- IATA: KSM; ICAO: PASM; FAA LID: KSM;

Summary
- Airport type: Public
- Operator: Alaska DOT&PF
- Location: St. Mary's, Alaska
- Elevation AMSL: 314 ft / 96 m
- Coordinates: 62°03′39″N 163°18′07″W﻿ / ﻿62.06083°N 163.30194°W

Map
- KSM

Runways
| Direction | Length |  | Surface |
| ft | m |
| 17/35 | 6,008 | 1,831 | Gravel |
| 6/24 | 1,520 | 463 | Gravel |
- Source: Federal Aviation Administration

= St. Mary's Airport (Alaska) =

St. Mary's Airport is a public airport located four miles (6 km) west of the central business district of St. Mary's, in the Kusilvak Census Area of the U.S. state of Alaska. This airport is publicly owned by the State of Alaska Department of Transportation and Public Facilities (DOT&PF) Northern Region.

==Facilities==
St. Mary's Airport covers an area of 3,600 acre and contains two gravel surfaced runways: 17/35 measuring 6,008 x 150 feet (1,831 x 46 m) and 6/24 measuring 1,520 x 60 feet (463 x 18 m).

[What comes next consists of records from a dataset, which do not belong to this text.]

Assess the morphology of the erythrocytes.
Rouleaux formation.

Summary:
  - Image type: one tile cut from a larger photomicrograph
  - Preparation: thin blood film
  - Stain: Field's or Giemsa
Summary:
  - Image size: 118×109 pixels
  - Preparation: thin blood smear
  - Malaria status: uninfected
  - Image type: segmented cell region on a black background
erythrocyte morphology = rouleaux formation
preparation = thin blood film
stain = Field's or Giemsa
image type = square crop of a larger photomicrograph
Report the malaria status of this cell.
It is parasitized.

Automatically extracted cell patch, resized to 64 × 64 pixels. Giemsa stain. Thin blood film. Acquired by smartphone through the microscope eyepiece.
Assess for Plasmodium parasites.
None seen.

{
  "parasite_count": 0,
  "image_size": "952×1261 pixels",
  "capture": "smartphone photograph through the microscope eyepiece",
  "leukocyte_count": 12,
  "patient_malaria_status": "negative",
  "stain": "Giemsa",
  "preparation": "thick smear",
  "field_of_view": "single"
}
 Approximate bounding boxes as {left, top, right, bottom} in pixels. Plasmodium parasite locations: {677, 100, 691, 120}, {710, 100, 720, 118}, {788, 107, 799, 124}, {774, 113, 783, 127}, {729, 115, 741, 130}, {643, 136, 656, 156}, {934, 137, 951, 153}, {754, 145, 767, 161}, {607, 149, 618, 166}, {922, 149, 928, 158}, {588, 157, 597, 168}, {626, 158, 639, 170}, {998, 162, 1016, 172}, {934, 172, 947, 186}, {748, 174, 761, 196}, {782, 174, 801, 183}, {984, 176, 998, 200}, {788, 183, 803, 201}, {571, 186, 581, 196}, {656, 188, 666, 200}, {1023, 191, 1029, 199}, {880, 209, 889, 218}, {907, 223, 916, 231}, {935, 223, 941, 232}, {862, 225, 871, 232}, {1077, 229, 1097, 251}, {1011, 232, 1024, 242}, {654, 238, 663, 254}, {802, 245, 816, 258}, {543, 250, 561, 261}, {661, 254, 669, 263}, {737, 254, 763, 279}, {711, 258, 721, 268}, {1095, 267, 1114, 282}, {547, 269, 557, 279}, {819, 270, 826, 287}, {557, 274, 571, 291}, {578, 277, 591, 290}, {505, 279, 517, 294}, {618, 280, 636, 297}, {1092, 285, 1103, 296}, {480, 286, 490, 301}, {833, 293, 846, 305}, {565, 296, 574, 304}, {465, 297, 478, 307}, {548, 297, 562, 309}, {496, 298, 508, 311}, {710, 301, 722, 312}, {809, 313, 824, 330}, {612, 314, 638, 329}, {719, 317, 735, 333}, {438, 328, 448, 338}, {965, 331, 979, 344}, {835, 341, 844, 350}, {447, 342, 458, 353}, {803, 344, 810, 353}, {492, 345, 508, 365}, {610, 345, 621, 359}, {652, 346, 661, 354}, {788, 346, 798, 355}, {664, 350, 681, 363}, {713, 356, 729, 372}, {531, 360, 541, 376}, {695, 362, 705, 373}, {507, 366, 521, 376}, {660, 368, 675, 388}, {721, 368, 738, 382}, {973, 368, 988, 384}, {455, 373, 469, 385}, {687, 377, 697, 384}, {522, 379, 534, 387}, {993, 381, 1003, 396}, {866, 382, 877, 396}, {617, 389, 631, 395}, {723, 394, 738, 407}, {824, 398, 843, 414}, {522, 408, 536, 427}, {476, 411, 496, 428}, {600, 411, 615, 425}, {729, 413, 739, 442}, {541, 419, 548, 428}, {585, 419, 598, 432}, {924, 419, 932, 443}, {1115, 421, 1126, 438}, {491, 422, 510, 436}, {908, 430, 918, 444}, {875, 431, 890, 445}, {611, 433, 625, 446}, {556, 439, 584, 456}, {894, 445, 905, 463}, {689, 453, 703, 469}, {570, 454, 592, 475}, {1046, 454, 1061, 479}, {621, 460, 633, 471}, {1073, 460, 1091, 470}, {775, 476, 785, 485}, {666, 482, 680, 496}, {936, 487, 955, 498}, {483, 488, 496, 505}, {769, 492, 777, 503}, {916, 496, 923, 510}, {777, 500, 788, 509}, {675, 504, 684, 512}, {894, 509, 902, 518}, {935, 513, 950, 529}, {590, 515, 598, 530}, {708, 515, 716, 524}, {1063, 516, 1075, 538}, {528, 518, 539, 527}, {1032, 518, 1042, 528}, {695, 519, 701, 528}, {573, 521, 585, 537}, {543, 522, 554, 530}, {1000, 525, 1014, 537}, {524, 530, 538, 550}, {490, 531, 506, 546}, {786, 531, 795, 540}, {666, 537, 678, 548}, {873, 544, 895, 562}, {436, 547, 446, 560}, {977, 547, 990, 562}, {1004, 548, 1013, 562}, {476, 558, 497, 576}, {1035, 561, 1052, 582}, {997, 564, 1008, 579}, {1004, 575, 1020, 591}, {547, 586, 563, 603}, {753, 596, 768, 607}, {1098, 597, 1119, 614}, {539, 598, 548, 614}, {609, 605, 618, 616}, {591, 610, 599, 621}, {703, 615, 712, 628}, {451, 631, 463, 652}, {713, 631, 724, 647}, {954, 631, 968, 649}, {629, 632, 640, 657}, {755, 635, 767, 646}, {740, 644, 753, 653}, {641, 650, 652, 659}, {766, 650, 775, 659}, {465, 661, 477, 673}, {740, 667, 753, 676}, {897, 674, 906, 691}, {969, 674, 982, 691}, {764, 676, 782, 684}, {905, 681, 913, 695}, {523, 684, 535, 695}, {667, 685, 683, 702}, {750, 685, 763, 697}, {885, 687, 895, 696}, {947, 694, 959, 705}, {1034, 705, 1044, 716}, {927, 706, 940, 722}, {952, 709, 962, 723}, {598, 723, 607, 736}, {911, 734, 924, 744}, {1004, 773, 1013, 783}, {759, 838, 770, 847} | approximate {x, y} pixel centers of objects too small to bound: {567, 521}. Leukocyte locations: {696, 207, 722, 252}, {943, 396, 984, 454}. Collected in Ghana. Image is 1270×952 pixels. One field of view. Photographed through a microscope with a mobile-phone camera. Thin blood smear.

== Airlines and destinations ==

| Airlines | Destinations |
|---|---|
| Aleutian Airways | Anchorage |
| Grant Aviation | Bethel, Mountain Village |
| Ryan Air | Bethel, Marshall, Mountain Village, Pilot Station |

===Top destinations===

Busiest domestic routes out of KSM (April 2024 – March 2025)
| Rank | City | Passengers | Carriers |
|---|---|---|---|
| 1 | Bethel, AK | 1,640 | Grant, Ryan |
| 2 | Anchorage, AK | 1,320 | Ravn Alaska |
| 3 | Pilot Station, AK | 90 | Ryan |
| 4 | Mountain Village, AK | 90 | Ryan |

==Accidents==
- On November 29, 2013, a Cessna 208 Caravan operated by Era Alaska crashed 1 mile SE of the airport because of nighttime weather conditions, pilot error, and loss of situational awareness. The pilot and 3 passengers were killed out of 10 on board.